Zumbidos van, zumbidos vienen
La Jerrymanía invadió México. A los
múltiples avisos promocionales de Bee Movie se sumó un concurso organizado
por la emisora radial juvenil Los 40 principales. Los oyentes debían contestar
por qué les gustaba el humor de Seinfeld. Las 20 respuestas más originales fueron premiadas con un encuentro con el susodicho. Los ganadores pudieron
hacerle preguntas, obtener afiches autografiados del film y tomarse las fotografías de rigor. Un elegante salón del
Four Seasons sirvió de contexto. "Estoy muy nerviosa",
dijo Diana, una de las fanáticas que asistió. "Yo también",
respondió el comediante para romper la atmósfera tensa
del evento, debida -según explicaciones posteriores a la cita- a la emoción
contenida que les causaba a los presentes la presencia de Jerry en carne
y hueso. No obstante, las interrogantes no se hicieron esperar: "¿Por qué
terminar con Seinfeld?", le pregunta Guillermo, un joven de 19 años. Jerry
contesta: "La energía comenzó a bajar y yo quería dejarle a la audiencia el
show que aman, no quería que el guión se viera afectado por eso". Margarita,
quien estaba allí en representación de su novio, inquiere: "¿Doblar un personaje
es más difícil que actuar?". El actor responde: "Prestar tu voz es lo más fácil
del mundo.

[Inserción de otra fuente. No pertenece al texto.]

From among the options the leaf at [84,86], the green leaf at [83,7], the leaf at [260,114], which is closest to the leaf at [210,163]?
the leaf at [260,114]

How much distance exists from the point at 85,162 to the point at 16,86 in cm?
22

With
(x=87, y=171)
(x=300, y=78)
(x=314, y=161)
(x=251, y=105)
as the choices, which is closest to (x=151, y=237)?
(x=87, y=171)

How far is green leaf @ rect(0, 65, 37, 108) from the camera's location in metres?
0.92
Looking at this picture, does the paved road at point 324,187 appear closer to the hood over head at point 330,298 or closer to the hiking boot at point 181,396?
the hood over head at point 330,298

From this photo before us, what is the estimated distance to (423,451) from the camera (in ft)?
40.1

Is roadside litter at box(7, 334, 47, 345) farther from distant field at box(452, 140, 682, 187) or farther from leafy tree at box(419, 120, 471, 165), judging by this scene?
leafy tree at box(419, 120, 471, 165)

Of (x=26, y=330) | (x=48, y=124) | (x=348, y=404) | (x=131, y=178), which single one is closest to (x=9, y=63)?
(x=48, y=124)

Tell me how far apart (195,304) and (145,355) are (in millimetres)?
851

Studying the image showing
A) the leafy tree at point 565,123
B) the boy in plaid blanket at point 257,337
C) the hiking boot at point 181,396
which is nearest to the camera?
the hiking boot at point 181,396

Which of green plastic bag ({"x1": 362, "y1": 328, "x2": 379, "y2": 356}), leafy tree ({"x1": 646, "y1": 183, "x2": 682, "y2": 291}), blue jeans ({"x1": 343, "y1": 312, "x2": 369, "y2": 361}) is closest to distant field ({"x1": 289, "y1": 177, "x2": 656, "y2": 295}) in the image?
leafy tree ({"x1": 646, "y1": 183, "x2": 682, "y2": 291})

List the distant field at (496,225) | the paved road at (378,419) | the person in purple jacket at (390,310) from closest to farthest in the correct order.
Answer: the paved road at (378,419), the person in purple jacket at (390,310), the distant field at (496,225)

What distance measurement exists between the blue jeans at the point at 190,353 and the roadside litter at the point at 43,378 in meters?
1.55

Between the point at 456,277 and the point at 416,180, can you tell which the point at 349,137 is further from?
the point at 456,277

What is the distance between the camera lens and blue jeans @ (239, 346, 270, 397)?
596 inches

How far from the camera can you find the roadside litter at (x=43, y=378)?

En Bee Movie, el trabajo duro es de los animadores". Liliann,
una productora del Canal 5 de Televisa, le consulta: "¿Cómo puedo hacer
para convertirme en una gran comediante como tú?". "Ver Seinfeld es
un buen comienzo", contesta entre risas. "Creo que, sobre todo,
debes ver toda la comedia que puedas, pero de la buena, la que hacen los grandes humoristas. De esa forma, algo se quedará en tu mente y comenzarás tu propio proceso creativo". Carlos, un joven que trabaja en una distribuidora cinematográfica, es, probablemente, el más fanático de los presentes. "¿Por qué no escogiste a tus compañeros de Seinfeld para que hicieran las voces de Bee Movie?", respuesta con la que el comediante -aclarando que Michael Richards tiene un pequeño papel en la cinta- cierra el encuentro: "Estoy cansado de ellos (risas). Hablando en serio, quería que la gente supiera que no me da miedo trabajar independientemente de ese elenco".